Posted: August 25th, 2015

Taxation

Bright Ideas Ltd is an Irish resident company which carries on a trading activity in Ireland. It is wholly owned by a Bermudan company, which in turn is owned by a US privately owned company. The company has a 31st December year end. The Bermudan company advanced two separate loans to the Irish company. The first loan (“Loan #1”) was advanced on the 1st February

2013. Loan #1 was in the amount of €1m and is for a period of 10 months; interest on the loan is charged at 5% per annum. The loan and the associated interest have been repaid before the year end. The loan was used for working capital purposes. The second loan (“Loan #2”) of €5m was advanced on the 1st June 2013 and is for a four year period; Loan #2 was used by Bright Ideas Ltd to fund the acquisition of a patent license from the US. Interest on the loan at 5% has been charged.
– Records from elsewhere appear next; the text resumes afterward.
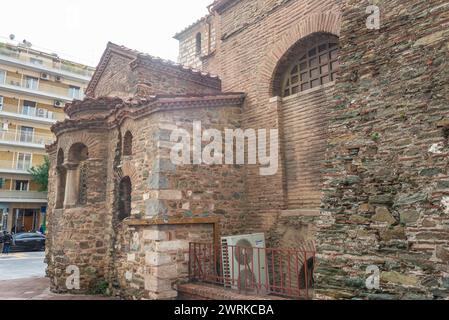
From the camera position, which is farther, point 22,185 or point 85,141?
point 22,185

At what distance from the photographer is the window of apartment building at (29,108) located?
27.8 metres

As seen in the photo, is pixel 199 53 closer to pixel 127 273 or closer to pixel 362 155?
pixel 127 273

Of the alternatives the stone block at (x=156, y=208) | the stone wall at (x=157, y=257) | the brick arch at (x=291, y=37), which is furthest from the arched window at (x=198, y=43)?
the stone wall at (x=157, y=257)

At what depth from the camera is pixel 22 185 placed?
27.2 metres

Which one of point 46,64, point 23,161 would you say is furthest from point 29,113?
point 46,64

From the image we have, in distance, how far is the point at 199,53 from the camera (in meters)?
12.5

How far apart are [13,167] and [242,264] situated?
25194 millimetres

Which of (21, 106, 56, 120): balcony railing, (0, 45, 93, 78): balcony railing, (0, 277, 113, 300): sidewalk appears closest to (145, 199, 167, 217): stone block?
(0, 277, 113, 300): sidewalk

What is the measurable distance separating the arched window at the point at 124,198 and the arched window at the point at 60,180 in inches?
88.9

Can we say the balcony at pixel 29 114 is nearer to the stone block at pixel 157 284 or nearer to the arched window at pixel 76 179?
the arched window at pixel 76 179

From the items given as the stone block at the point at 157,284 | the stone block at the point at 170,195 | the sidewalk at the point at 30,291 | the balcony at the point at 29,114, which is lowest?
the sidewalk at the point at 30,291

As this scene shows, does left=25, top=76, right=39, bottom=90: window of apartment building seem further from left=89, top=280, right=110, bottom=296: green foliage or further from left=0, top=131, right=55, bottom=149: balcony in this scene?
left=89, top=280, right=110, bottom=296: green foliage

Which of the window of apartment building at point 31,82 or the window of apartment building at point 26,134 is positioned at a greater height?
the window of apartment building at point 31,82

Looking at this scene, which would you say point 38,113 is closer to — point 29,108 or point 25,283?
point 29,108
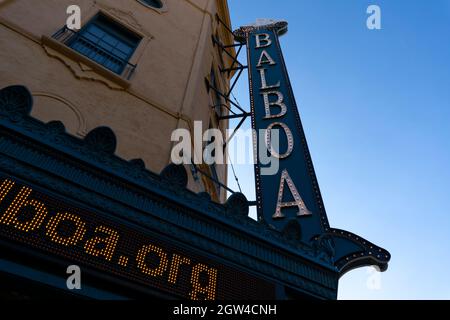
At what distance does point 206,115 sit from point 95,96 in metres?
4.71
The interest rate on both loans can be regarded as being arm’s length.

Requirements:

(a) Advise the Irish resident company on its withholding tax obligations relating to interest paid on both loans. Legislative referencing to support your answers should be provided.

(b) Advise the Irish resident company as to whether it is entitled to a tax deduction in Ireland in respect of the interest paid on both loans and what steps (if any) it is required to comply with. Legislative referencing to support your answers should be provided.